What is being asked - Could you turn the listing below into a numbered list, one item per line, leaving out the blank lines?

- - -

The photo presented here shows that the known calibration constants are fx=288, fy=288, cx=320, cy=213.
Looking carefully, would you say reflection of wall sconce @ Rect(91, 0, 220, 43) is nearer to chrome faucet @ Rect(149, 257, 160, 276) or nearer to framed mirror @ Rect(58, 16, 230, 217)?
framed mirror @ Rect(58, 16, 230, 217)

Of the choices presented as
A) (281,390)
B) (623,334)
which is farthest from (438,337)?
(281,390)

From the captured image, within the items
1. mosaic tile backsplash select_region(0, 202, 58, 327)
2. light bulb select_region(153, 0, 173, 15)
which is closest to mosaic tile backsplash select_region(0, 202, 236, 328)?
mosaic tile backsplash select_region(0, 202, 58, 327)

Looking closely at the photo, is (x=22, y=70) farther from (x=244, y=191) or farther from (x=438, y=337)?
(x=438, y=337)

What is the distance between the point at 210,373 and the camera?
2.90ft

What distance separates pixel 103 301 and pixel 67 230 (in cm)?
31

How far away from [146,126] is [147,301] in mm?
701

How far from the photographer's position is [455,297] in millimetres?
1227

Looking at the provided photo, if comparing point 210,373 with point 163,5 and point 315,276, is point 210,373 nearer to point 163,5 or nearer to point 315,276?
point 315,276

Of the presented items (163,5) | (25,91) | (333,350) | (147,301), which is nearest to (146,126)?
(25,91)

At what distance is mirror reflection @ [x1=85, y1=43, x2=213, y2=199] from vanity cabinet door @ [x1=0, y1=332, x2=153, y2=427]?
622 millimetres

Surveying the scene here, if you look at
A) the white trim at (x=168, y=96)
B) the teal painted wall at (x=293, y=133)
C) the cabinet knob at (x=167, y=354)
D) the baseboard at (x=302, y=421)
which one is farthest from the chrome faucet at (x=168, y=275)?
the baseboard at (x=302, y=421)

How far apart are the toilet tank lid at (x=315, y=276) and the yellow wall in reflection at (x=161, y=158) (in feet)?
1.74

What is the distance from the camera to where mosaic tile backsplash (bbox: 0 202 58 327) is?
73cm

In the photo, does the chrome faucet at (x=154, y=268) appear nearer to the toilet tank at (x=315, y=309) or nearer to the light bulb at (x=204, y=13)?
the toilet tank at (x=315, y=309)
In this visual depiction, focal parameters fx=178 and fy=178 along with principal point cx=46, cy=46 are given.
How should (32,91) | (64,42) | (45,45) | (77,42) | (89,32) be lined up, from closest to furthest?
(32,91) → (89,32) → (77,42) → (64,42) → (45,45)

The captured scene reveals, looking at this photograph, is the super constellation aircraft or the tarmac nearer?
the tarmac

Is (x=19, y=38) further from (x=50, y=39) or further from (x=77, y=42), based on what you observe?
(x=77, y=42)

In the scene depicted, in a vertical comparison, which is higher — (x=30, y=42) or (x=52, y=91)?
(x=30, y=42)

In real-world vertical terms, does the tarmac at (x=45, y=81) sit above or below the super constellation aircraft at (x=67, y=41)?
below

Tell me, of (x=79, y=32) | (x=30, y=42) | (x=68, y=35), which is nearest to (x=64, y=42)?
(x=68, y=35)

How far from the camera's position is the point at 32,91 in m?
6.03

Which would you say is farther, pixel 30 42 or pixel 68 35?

- - -

Solution for this exercise -
1. The photo presented here shows that the known calibration constants are fx=288, fy=288, cx=320, cy=213.
2. Looking carefully, would you say reflection of wall sconce @ Rect(91, 0, 220, 43) is nearer to chrome faucet @ Rect(149, 257, 160, 276) or nearer to framed mirror @ Rect(58, 16, 230, 217)?
3. framed mirror @ Rect(58, 16, 230, 217)
4. Of the choices presented as
5. A) (281,390)
6. B) (623,334)
7. which is farthest from (438,337)?
8. (281,390)
9. From the captured image, within the items
10. 1. mosaic tile backsplash select_region(0, 202, 58, 327)
11. 2. light bulb select_region(153, 0, 173, 15)
12. which is closest to mosaic tile backsplash select_region(0, 202, 236, 328)?
13. mosaic tile backsplash select_region(0, 202, 58, 327)
14. Looking closely at the photo, is (x=22, y=70) farther from (x=244, y=191) or farther from (x=438, y=337)?
15. (x=438, y=337)
16. What is the distance between the point at 210,373 and the camera?
17. 2.90ft
18. What distance separates pixel 103 301 and pixel 67 230 (in cm)?
19. 31
20. How far away from [146,126] is [147,301] in mm?
21. 701
22. How far from the photographer's position is [455,297] in millimetres?
23. 1227
24. Looking at the provided photo, if comparing point 210,373 with point 163,5 and point 315,276, is point 210,373 nearer to point 163,5 or nearer to point 315,276?
25. point 315,276
26. Of the presented items (163,5) | (25,91) | (333,350) | (147,301), which is nearest to (146,126)?
27. (25,91)
28. At what distance is mirror reflection @ [x1=85, y1=43, x2=213, y2=199] from vanity cabinet door @ [x1=0, y1=332, x2=153, y2=427]?
29. 622 millimetres
30. Surveying the scene here, if you look at
31. A) the white trim at (x=168, y=96)
32. B) the teal painted wall at (x=293, y=133)
33. C) the cabinet knob at (x=167, y=354)
34. D) the baseboard at (x=302, y=421)
35. which one is farthest from the chrome faucet at (x=168, y=275)?
36. the baseboard at (x=302, y=421)
37. How far apart are the toilet tank lid at (x=315, y=276) and the yellow wall in reflection at (x=161, y=158) (in feet)?
38. 1.74
39. What is the distance from the camera to where mosaic tile backsplash (bbox: 0 202 58 327) is?
40. 73cm
41. In the photo, does the chrome faucet at (x=154, y=268) appear nearer to the toilet tank at (x=315, y=309) or nearer to the light bulb at (x=204, y=13)?
42. the toilet tank at (x=315, y=309)
43. In this visual depiction, focal parameters fx=178 and fy=178 along with principal point cx=46, cy=46 are given.
44. How should (32,91) | (64,42) | (45,45) | (77,42) | (89,32) be lined up, from closest to furthest?
45. (32,91) → (89,32) → (77,42) → (64,42) → (45,45)
46. The captured scene reveals, looking at this photograph, is the super constellation aircraft or the tarmac nearer?
47. the tarmac
48. Is (x=19, y=38) further from (x=50, y=39) or further from (x=77, y=42), based on what you observe?
49. (x=77, y=42)
50. In the scene depicted, in a vertical comparison, which is higher — (x=30, y=42) or (x=52, y=91)?
51. (x=30, y=42)
52. In real-world vertical terms, does the tarmac at (x=45, y=81) sit above or below the super constellation aircraft at (x=67, y=41)?
53. below
54. Tell me, of (x=79, y=32) | (x=30, y=42) | (x=68, y=35), which is nearest to (x=64, y=42)?
55. (x=68, y=35)
56. How far from the camera's position is the point at 32,91 in m?
57. 6.03
58. Which would you say is farther, pixel 30 42 or pixel 68 35?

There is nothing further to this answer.